Several folks recommended this non-fiction tome for people like me who love the hit HBO series Succession. Since the third season just ended (and who knows when we’ll get a fourth?), I finally decided to try it.
And yeah, fans of Succession will love it. Fans of corporate thrillers/backstabbing will love it too, whether fiction or non-fiction is your poison.
James B. Stewart documents in great detail the rise and fall arc of Michael Eisner. These kinds of books aren’t my thing but I can’t imagine there’s a better way to give a full picture of how the sausage is made in a major corporation. Every political maneuver, butt-covering lie, backstabbing action gets airtime as the reader learns how brutal the entertainment business really is, and how success can impact people in really negative ways.

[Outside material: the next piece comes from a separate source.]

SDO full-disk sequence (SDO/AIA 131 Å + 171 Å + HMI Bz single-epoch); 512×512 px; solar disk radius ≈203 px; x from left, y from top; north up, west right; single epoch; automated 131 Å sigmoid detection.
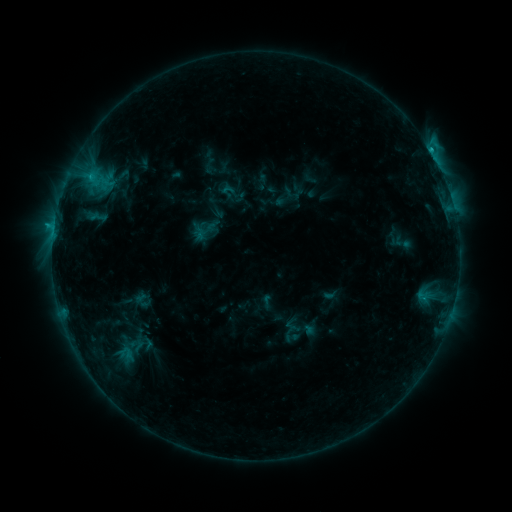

Stewart is highly critical of Eisner without being preachy. He lets the story tell itself rather than turn this into a polemic on Eisner’s management style at Disney. Thus, I really had a great understanding of how Disney rebounded from fading product ripe for takeover to the glittering standard of Hollywood thanks to the cash cow animated films and finally how it became a prisoner of its own success and seemingly overextended itself with the purchase of ABC.
It’s definitely dry in spots and hard to track. A lot of people come and go and Stewart gets a wee bit too fascinated with some of the corporate details. Nevertheless, it’s an excellent piece of journalism that will satisfy what audiences are looking for.